Strategies for "checking out" records for processing
I am not a huge fan of either the extra "lock" table or the idea of locking the whole table to grab the next record. I get why it is being done, but that also hurts concurrency for operations that are updating to release a locked record (surely two processes can't be fighting over that when it is not possible for two processes to have locked the same record at the same time).
My preference would be to add a ProcessStatusID (typically TINYINT) column to the table with the data being processed. And is there a field for LastModifiedDate? If not, then it should be added. If yes, then do these records get updated outside of this processing? If records can be updated outside of this particular process, then another field should be added to track StatusModifiedDate (or something like that). For the rest of this answer I will just use "StatusModifiedDate" as it is clear in its meaning (and in fact, could be used as the field name even if there is currently no "LastModifiedDate" field).
The values for ProcessStatusID (which should be placed into a new lookup table called "ProcessStatus" and Foreign Keyed to this table) could be:
- Completed (or even "Pending" in this case as both mean "ready to be processed")
- In Process (or "Processing")
- Error (or "WTF?")
At this point it seems safe to assume that from the application, it just wants to grab the next record to process and won't be passing anything in to help make that decision. So we want to grab the oldest (at least in terms of StatusModifiedDate) record that is set to "Completed" / "Pending". Something along the lines of:
SELECT TOP 1 pt.RecordID
FROM ProcessTable pt
WHERE pt.StatusID = 1
ORDER BY pt.StatusModifiedDate ASC;
We also want to update that record to "In Process" at the same time to prevent the other process from grabbing it.
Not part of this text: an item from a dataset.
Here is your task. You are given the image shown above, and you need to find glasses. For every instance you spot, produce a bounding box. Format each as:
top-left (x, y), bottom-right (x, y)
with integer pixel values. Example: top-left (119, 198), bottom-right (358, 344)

We could use the OUTPUT
clause to let us do the UPDATE and SELECT in the same transaction:
UPDATE TOP (1) pt
SET pt.StatusID = 2,
pt.StatusModifiedDate = GETDATE() -- or GETUTCDATE()
OUTPUT INSERTED.RecordID
FROM ProcessTable pt
WHERE pt.StatusID = 1;
The main problem here is that while we can do a TOP (1)
in an UPDATE
operation, there is no way to do an ORDER BY
. But, we can wrap it in a CTE to combine those two concepts:
;WITH cte AS
(
SELECT TOP 1 pt.RecordID
FROM ProcessTable pt (READPAST, ROWLOCK, UPDLOCK)
WHERE pt.StatusID = 1
ORDER BY pt.StatusModifiedDate ASC;
)
UPDATE cte
SET cte.StatusID = 2,
cte.StatusModifiedDate = GETDATE() -- or GETUTCDATE()
OUTPUT INSERTED.RecordID;
The obvious question is whether or not two processes doing the SELECT at the same time can grab the same record. I am pretty sure that the UPDATE with OUTPUT clause, especially combined with the READPAST and UPDLOCK hints (see below for more details), will be fine. However, I have not tested this exact scenario. If for some reason the above query does not take care of the race condition, then adding the following will: application locks.
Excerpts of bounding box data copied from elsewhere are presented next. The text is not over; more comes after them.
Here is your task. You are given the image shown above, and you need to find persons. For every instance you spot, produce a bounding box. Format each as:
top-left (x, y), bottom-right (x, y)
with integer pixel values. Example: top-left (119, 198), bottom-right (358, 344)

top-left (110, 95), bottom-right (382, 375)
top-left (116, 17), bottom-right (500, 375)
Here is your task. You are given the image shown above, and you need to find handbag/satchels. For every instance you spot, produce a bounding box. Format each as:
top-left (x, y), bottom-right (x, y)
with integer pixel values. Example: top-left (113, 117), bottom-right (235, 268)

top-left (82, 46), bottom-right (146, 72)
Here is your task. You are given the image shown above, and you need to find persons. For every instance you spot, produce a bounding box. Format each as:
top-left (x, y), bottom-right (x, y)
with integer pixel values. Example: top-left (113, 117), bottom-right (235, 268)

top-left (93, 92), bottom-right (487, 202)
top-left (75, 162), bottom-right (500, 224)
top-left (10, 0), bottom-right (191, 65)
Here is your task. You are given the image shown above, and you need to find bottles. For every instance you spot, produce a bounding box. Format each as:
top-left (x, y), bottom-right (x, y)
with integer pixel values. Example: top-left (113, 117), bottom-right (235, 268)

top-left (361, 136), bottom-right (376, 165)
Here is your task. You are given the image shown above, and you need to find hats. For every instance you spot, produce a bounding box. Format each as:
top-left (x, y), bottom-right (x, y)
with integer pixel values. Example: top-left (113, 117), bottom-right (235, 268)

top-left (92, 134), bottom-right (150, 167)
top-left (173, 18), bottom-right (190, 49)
The CTE query above can be wrapped in sp_getapplock and sp_releaseapplock to create a "gate keeper" for the process. In doing so, only one process at a time will be able to enter in order to run the query above. The other process(es) will be blocked until the process with the applock releases it. And since this step of the overall process is just to grab the RecordID, it is fairly quick and won't be blocking the other process(es) for very long. And, just as with the CTE query, we are not blocking the entire table, thereby allowing other updates to other rows (to set their status to either "Completed" or "Error"). Essentially:
BEGIN TRANSACTION;
EXEC sp_getapplock @Resource = 'GetNextRecordToProcess', @LockMode = 'Exclusive';
{CTE UPDATE query shown above}
EXEC sp_releaseapplock @Resource = 'GetNextRecordToProcess';
COMMIT TRANSACTION;
Application locks are very nice but should be used sparingly.
Lastly, you just need a stored procedure to handle setting the status to either "Completed" or "Error". And that can be a simple:
CREATE PROCEDURE ProcessTable_SetProcessStatusID
(
@RecordID INT,
@ProcessStatusID TINYINT
)
AS
SET NOCOUNT ON;
UPDATE pt
SET pt.ProcessStatusID = @ProcessStatusID,
pt.StatusModifiedDate = GETDATE() -- or GETUTCDATE()
FROM ProcessTable pt
WHERE pt.RecordID = @RecordID;
Table Hints (found at Hints (Transact-SQL) - Table):
READPAST (seems to fit this exact scenario)
Specifies that the Database Engine not read rows that are locked by other transactions. When READPAST is specified, row-level locks are skipped. That is, the Database Engine skips past the rows instead of blocking the current transaction until the locks are released...READPAST is primarily used to reduce locking contention when implementing a work queue that uses a SQL Server table. A queue reader that uses READPAST skips past queue entries locked by other transactions to the next available queue entry, without having to wait until the other transactions release their locks.
ROWLOCK (just to be safe)
Specifies that row locks are taken when page or table locks are ordinarily taken.
UPDLOCK
Specifies that update locks are to be taken and held until the transaction completes. UPDLOCK takes update locks for read operations only at the row-level or page-level.